**Task requirements:**
Leave every picture behind and copy the rest of the entries below exactly.

**Supplied data:**
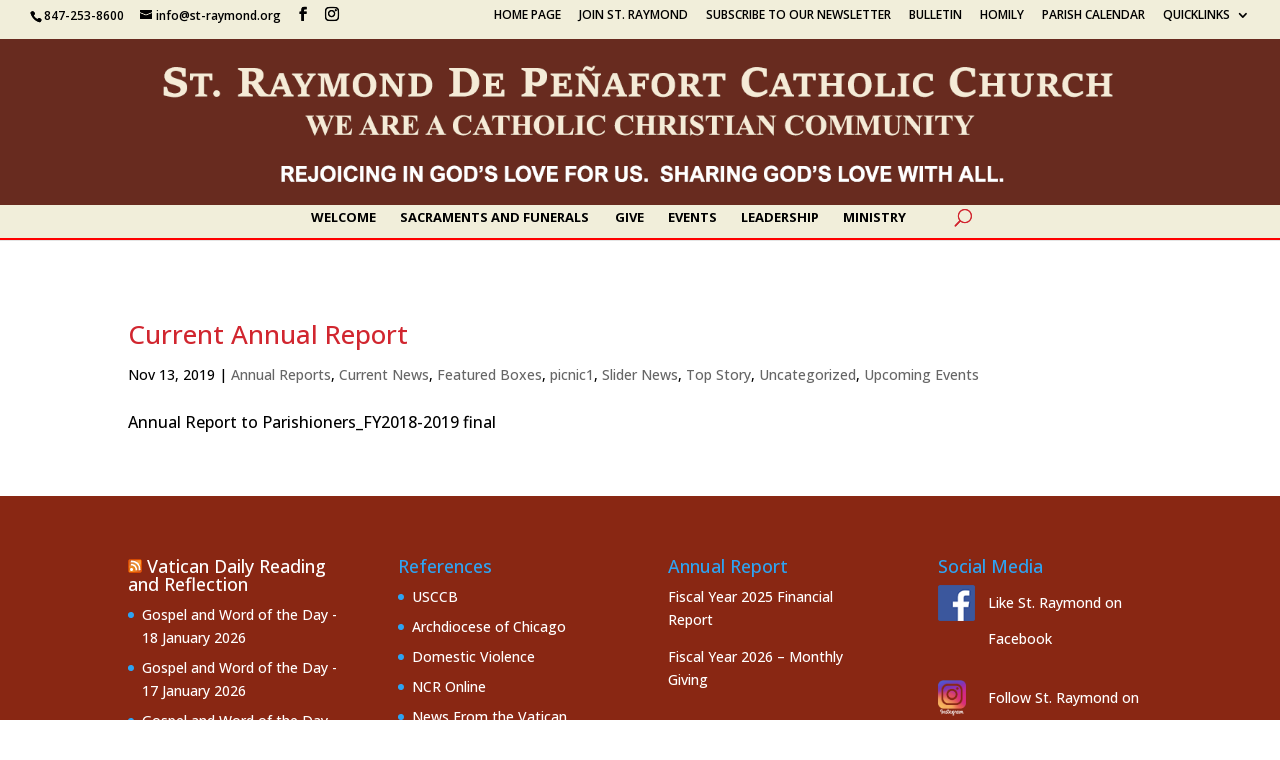

--- FILE ---
content_type: text/css
request_url: https://www.st-raymond.org/wp-content/themes/Divi-child-theme/style.css?ver=6.4.7
body_size: 523
content:
.entry-content table,
body.et-pb-preview #main-content .container table {
        width: 100%;
        margin: 0 0 15px 0;
        border: 1px solid #eee;
        text-align: left;
}

.entry-content tr th,
.entry-content thead th,
body.et-pb-preview #main-content .container tr th,
body.et-pb-preview #main-content .container thead th {
        /* padding: 9px 24px;  */
        padding: 0px 0px; 
        color: #ffffff;
        font-weight: bold;
}

.entry-content tr td,
body.et-pb-preview #main-content .container tr td {
        /* padding: 6px 24px; */
        padding: 0px 0px;
        border-top: 1px solid #eee;
}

**Exercise solution:**
--- FILE ---
content_type: text/css
request_url: https://www.st-raymond.org/wp-content/themes/Divi-child-theme/style.css?ver=6.4.7
body_size: 523
content:
.entry-content table,
body.et-pb-preview #main-content .container table {
        width: 100%;
        margin: 0 0 15px 0;
        border: 1px solid #eee;
        text-align: left;
}

.entry-content tr th,
.entry-content thead th,
body.et-pb-preview #main-content .container tr th,
body.et-pb-preview #main-content .container thead th {
        /* padding: 9px 24px;  */
        padding: 0px 0px; 
        color: #ffffff;
        font-weight: bold;
}

.entry-content tr td,
body.et-pb-preview #main-content .container tr td {
        /* padding: 6px 24px; */
        padding: 0px 0px;
        border-top: 1px solid #eee;
}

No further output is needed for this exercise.